Beyond audits, there is a practical business reason to maintain a solid register. When staff turn over, when processes change, or when you are responding to a customer complaint, you need to be able to find the relevant document quickly and confirm it reflects what your business actually does. A register makes that possible.
What Should a Master Document Register Include?
There is no single required format. You can build one in a spreadsheet, a dedicated document management system, or even a simple shared folder with a well-structured index. What matters is that it captures enough information to control your documents effectively.

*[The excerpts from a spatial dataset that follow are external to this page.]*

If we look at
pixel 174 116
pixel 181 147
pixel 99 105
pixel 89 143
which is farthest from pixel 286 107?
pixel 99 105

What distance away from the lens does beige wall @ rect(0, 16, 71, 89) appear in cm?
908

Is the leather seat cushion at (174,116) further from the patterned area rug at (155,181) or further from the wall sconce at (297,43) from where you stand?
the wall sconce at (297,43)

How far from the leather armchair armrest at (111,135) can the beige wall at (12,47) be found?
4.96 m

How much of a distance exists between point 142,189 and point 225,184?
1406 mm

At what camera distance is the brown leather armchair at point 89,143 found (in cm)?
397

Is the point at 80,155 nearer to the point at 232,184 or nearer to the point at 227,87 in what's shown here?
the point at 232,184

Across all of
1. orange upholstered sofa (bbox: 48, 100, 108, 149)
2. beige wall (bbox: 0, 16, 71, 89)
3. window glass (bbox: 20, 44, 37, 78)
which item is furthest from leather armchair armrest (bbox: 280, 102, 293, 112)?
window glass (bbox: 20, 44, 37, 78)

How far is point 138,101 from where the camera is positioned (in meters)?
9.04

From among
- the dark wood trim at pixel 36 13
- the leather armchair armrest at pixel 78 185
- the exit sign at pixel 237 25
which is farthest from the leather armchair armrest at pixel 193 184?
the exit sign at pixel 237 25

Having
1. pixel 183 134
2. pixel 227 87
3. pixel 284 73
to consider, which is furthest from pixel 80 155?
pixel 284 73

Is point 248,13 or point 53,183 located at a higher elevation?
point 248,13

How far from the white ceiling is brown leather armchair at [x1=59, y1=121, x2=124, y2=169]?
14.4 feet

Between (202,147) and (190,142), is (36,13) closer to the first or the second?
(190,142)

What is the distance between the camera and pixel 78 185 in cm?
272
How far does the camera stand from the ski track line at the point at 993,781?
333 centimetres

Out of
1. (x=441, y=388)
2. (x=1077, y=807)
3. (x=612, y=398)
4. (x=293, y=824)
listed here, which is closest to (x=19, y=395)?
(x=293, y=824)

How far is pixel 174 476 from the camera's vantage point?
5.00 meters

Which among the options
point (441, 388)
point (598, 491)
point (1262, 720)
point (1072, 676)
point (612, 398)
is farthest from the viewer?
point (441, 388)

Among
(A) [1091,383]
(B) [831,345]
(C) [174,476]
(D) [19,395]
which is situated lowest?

At a minimum, your register should include the following fields for each document.
Document Identification
Each document needs a unique identifier. This is usually a code or number that you assign, such as QMS-PRO-001 for your first quality procedure, or EMS-POL-001 for your environmental policy. The identifier makes it easy to reference documents in other documents, in audit findings, and in corrective action records without confusion.
Document Title
This should be the full name of the document, written clearly enough that anyone in the organisation can understand what it covers. Avoid abbreviations unless they are universally understood within your business.
Document Type
You should categorise each document by type. Common categories include policies, procedures, work instructions, forms, records templates, plans, and registers. This helps you filter and manage documents by type when you need to, and it helps auditors understand the structure of your system at a glance.
Version Number and Date
Every document should have a version number and the date it was approved. When you revise a document, you increment the version number and update the date. This is how you prove that your documents are being actively maintained and that obsolete versions are not in circulation.
Document Owner
This is the person responsible for keeping the document current. It is not necessarily the person who wrote it. The owner is the one who needs to review it, identify when it needs updating, and initiate the revision process. Assigning ownership prevents documents from falling into a grey zone where nobody feels responsible for them.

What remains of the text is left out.